Tactical Ballistic Missiles

What are the capabilities of threat TBM systems in terms of--

• Performance (flight time, speed, trajectory, launch restrictions)?
• Maximum and minimum ranges?
• Circular error of probability?
• Crew proficiency?
• Reload and refire time? Number of TBMs available per transporter erector launcher?
• Warhead type and size?
• Guidance modes?
• Location of presurveyed launch sites?

Cruise Missiles

What are the capabilities of threat cruise missiles in terms of--

• Performance (flight time, speed, altitude, and launch restrictions)?
• Maximum and minimum ranges?
• Circular error of probability?
• Targeting capabilities and type?
• Contour flying capability?
• Vulnerability to countermeasures?
• Guidance modes?
• Warhead type and size?

CONDUCT TARGET VALUE EVALUATION

This should determine what targets are to be labeled as high-value targets. High-value targets are assets the enemy or friendly commander has deemed as important for the successful accomplishment of his mission. High-value targets are determined by operational necessity and weapon system capability.

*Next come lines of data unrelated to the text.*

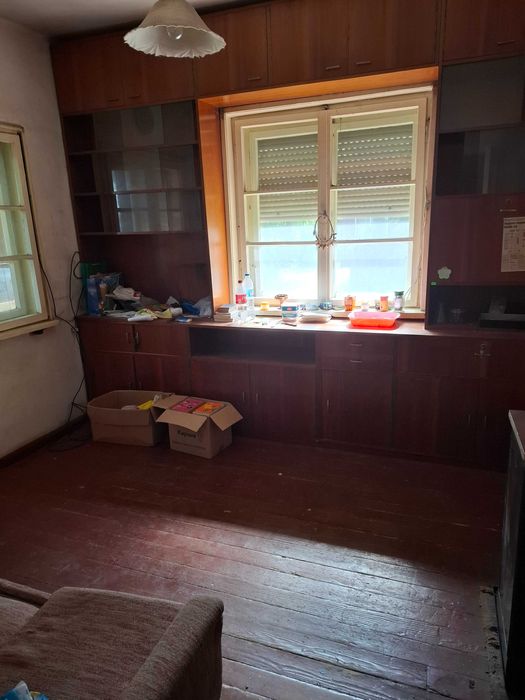 Продава се Двустаен апартамент в Радомир - 55 кв.м за 1346 €/кв.м - Снимка #8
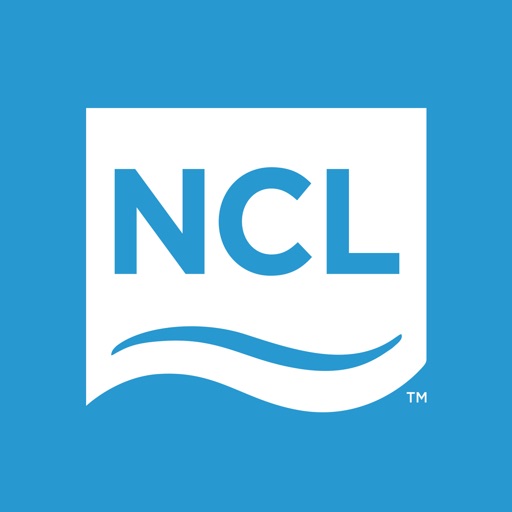 Cruise Norwegian - NCL iOS App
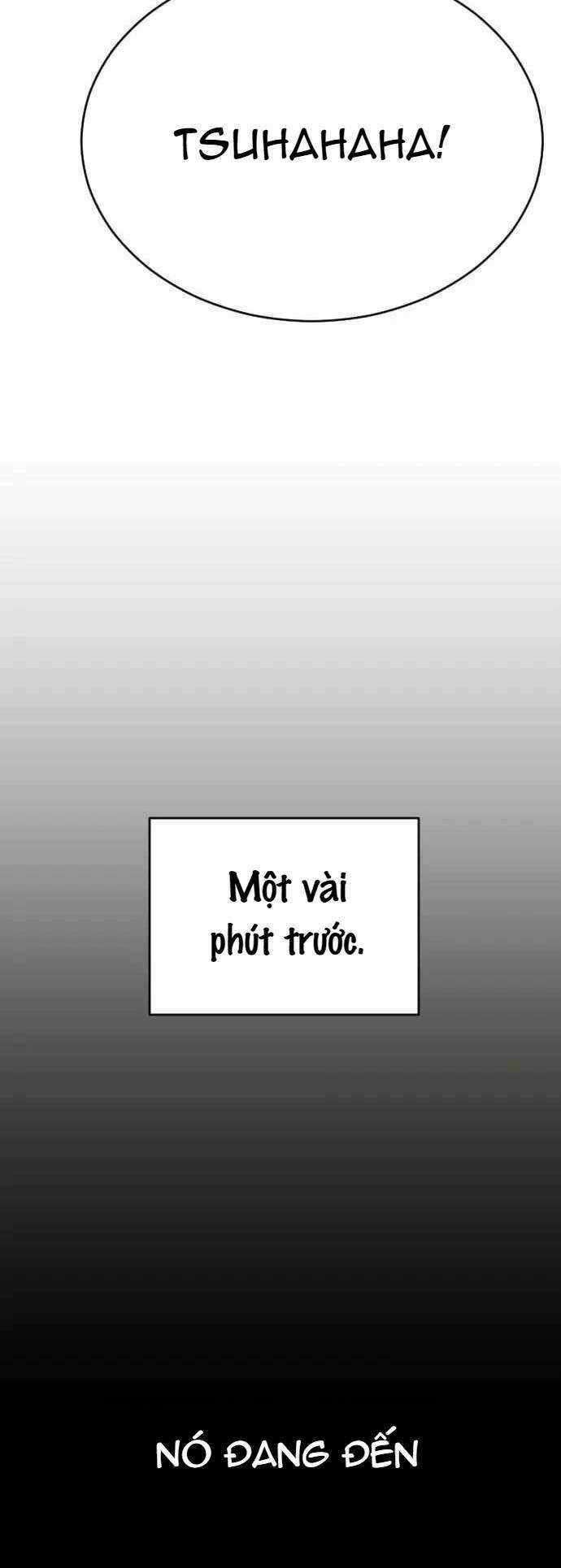 Kĩ Nguyên Của Anh Hùng Chương 144 trang 106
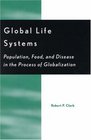 Global Life Systems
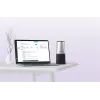 Philips PSE0540 Bluetooth conference speaker Black, Grey 5.0
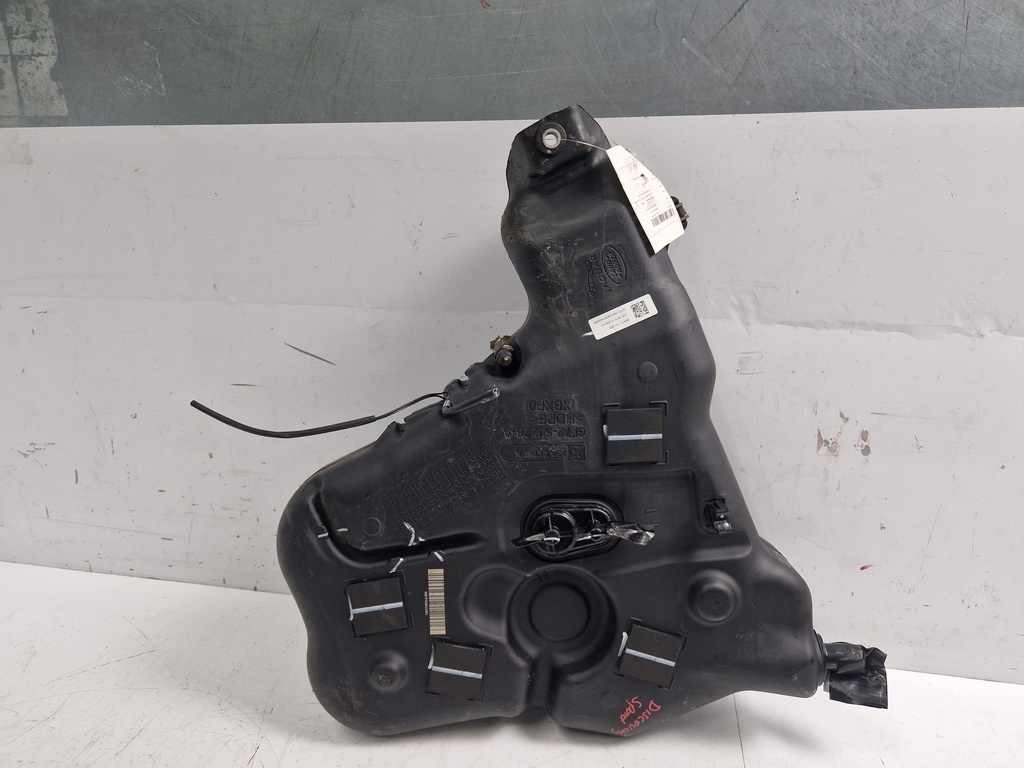 [MTD-498657] Depósito de AdBlue Land Rover Discovery Sport L550 2.0 D 4x4 204DTD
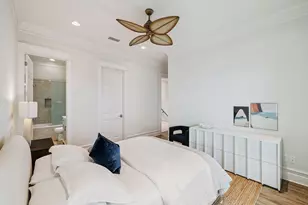 358 Rue Caribe, Miramar Beach, FL 32550 - Photo 34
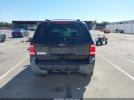 Ford Escape Xls Image 14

DETERMINE THREAT COURSES OF ACTION

Determining air threat courses of action, as with ground, relates the enemy's offensive air, air defense, and airborne and air assault doctrines with the effects of weather and terrain to determine how the enemy will employ assets. This is accomplished through the development of the situation, event, and decision sup-port templates. The process of developing these templates is covered in FM 34-130.

SITUATION TEMPLATE

The situation template integrates air attack and surveillance profiles with terrain. It focuses on specific air avenues of approach and mobility corridors to determine which avenues are the most capable of supporting specific attack techniques, and profiles. It also determines the most direct routes to landing and drop zones to protect and ensure the survivability of air threat systems.

EVENT TEMPLATE

The event template depicts named areas of interest (NAIs) where the commander expects to see certain activities of tactical significance and is used to confirm or deny an enemy course of action. These NAIs are based on the terrain constraints on air approach routes to potential targets and analysis of the enemy's attack and RISTA profiles. Examples of NAIs include landing and drop zones forward arming and refueling points; forward staging areas; aerial choke points; and TBM, cruise missile, and UAV launch points.

DECISION SUPPORT TEMPLATE

The decision support template is based on the event template and should depict--

• Air avenues of approach.
• Airborne and air assault objectives.
• Landing and drop zones and largest size enemy element which could be employed at the zone.
• Ranges of enemy systems.
• Ranges of friendly air defense systems.
• Target areas of interest (TAIs).
• Decision points (DPs).

Air TMs and DPs are determined in the same manner as for ground operations. However, due to the high speeds of air systems, decision points must be placed significantly farther in advance of the TAIs.

In conclusion, IPB in support of air defense operations is a quantified, step-by-step process that examines enemy air and ground activity and identifies gaps in available intelligence holdings. This process will allow the commander and staff to direct collection assets and request collection from other sources to enable them to visualize the battlefield and identify and understand the enemy's intentions. Preparation and continuous updates of aerial portions of IPB are fundamental to the execution of the air defense and land force missions on the modem battlefield.